Neither choice removes wrongness. Both route it differently.


State propagation lags.

Backend updates faster than apps can sync. State divergence windows widen. Riders and drivers see different realities for longer periods.

Driver cancels, rider doesn't know. Rider cancels, driver doesn't know. Both waste time. Both experience the system as broken.


Operations visibility degrades.

Metrics lag behind reality. Dashboards show state from 30 seconds ago. By the time supervisors see the problem, it has compounded.

Interventions based on stale data may be wrong. Scaling up capacity that's already scaled. Throttling traffic that's already throttled. Actions that made sense 30 seconds ago create new wrongness now.


Constraints and Questions

From this analysis, what must the design answer?


Location Service:

  • How stale is too stale?
  • How do we bound staleness under load?
  • Do we degrade update frequency gracefully, or maintain frequency and drop updates?

Matching Service:

  • How do we prevent multiple matches to the same driver?
  • How do we balance match speed vs match quality?
  • Do we reserve drivers during matching, or match optimistically and handle conflicts at dispatch?

Dispatch Service:

  • How long do we wait for driver acknowledgment before reassigning?
  • How do we distinguish "driver didn't receive" from "driver is deciding"?
  • How do we prevent duplicate dispatches?

Ride State Service:

  • How do we propagate state changes fast enough to prevent divergence?
  • Who is the source of truth when rider app and driver app disagree?
  • How do we handle state changes that arrive out of order?

Rider Experience:

  • What do we show during matching? Honest uncertainty or reassuring progress?
  • When do we tell the rider no drivers are available vs keep trying?
  • How do we prevent retry storms?

Driver Experience:

  • How do we prevent phantom dispatches?
  • How do we ensure driver's accept/reject is always recorded?
  • How do we prevent two-drivers-one-rider scenarios?

Payment/Settlement:

  • What ride data must be immutable from the moment of capture?
  • How do we ensure fare calculation is deterministic and reproducible?
  • How do we handle disputes when real-time state was ambiguous?

Candidate Designs


Location Service

The problem: Know where drivers are, right now. But "right now" doesn't exist—every update is already stale.

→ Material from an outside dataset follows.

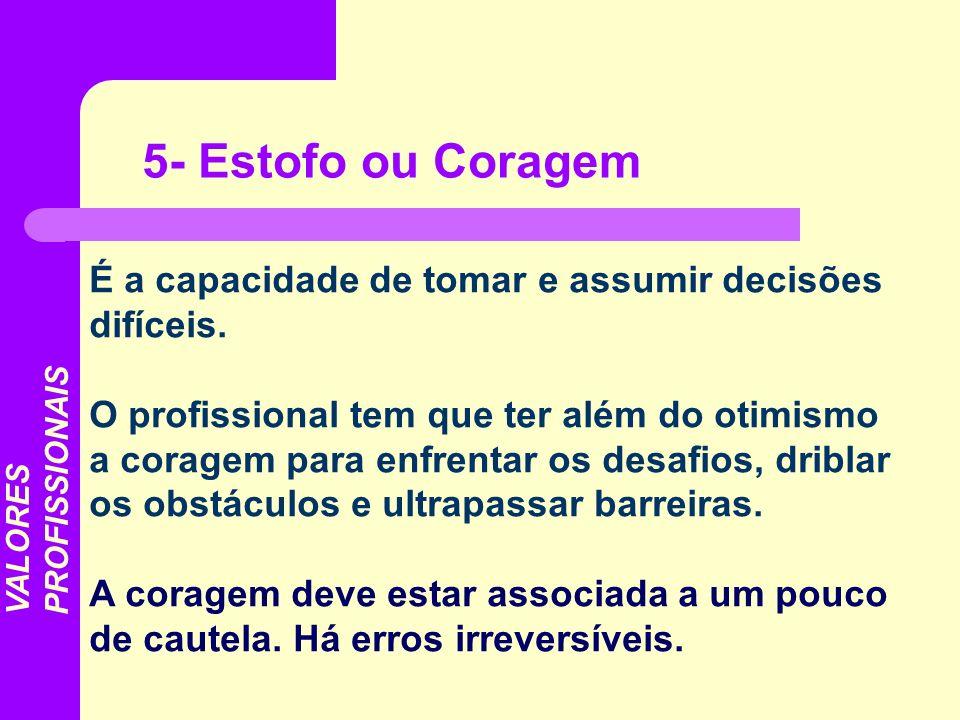 5- Estofo ou CoragemÉ a capacidade de tomar e assumir decisões difíceis.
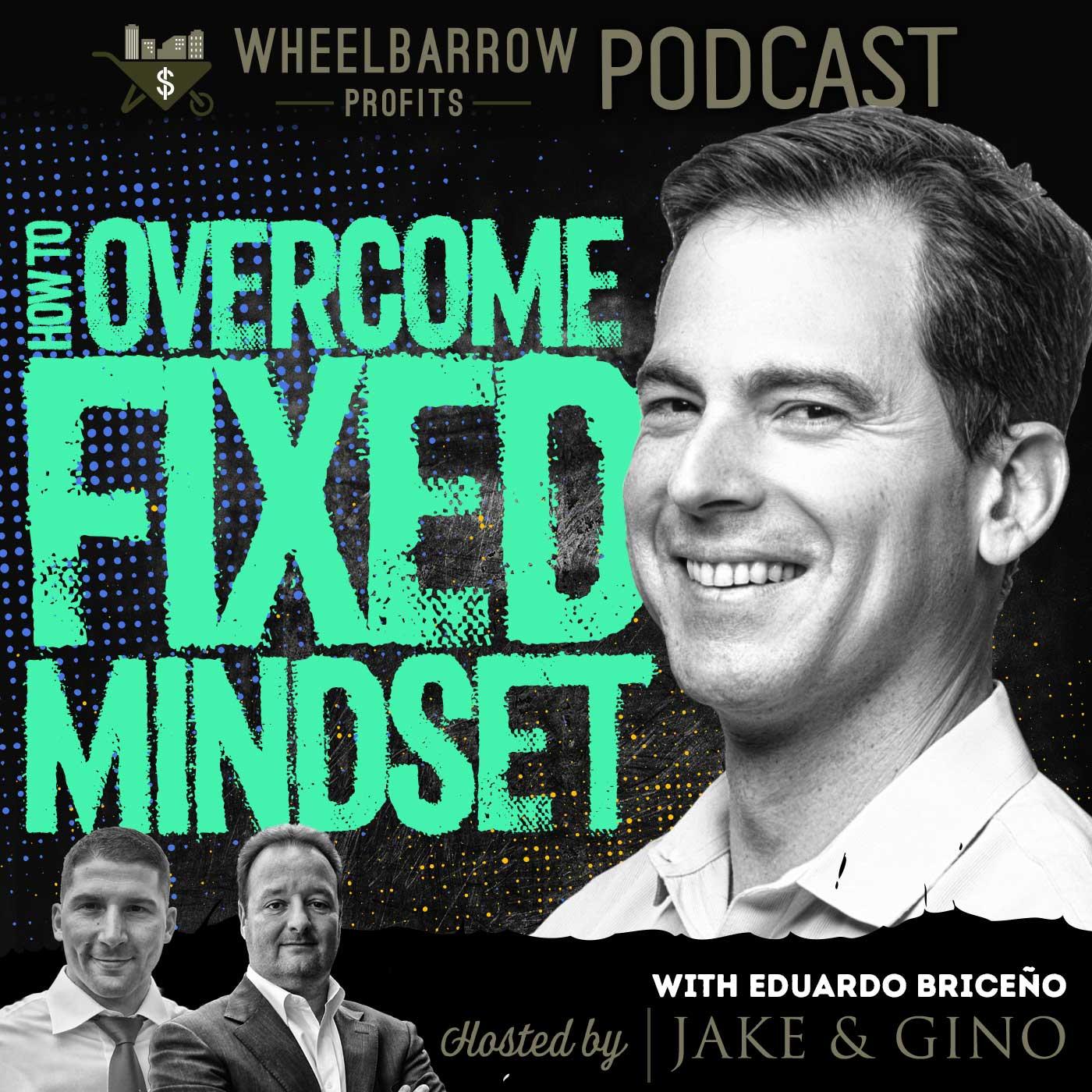 WBP - How To Overcome Fixed Mindset With Eduardo Briceño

Simplest design: Drivers send GPS coordinates. Service stores latest position per driver. Queries return stored position.

Where wrongness accumulates: The gap between stored position and true position. Driver moving at 30 mph travels 44 feet per second. A 5-second-old update is 220 feet wrong. Acceptable. A 30-second-old update is 1,320 feet wrong. Possibly not acceptable.

Design choice 1: Update frequency

High frequency (every 1-2 seconds):

  • Freshness improves
  • Battery drain increases on driver phones
  • Network and storage load increases
  • Under pressure, processing may not keep up—updates queue, staleness increases anyway

Low frequency (every 10-15 seconds):

  • Battery and network load manageable
  • Staleness is higher but bounded
  • Under pressure, system handles load better—but data is less fresh even in normal conditions

Tradeoff: High frequency privileges Matching (fresher data for better matches) and taxes Drivers (battery) and infrastructure (load). Low frequency privileges infrastructure stability and taxes match quality.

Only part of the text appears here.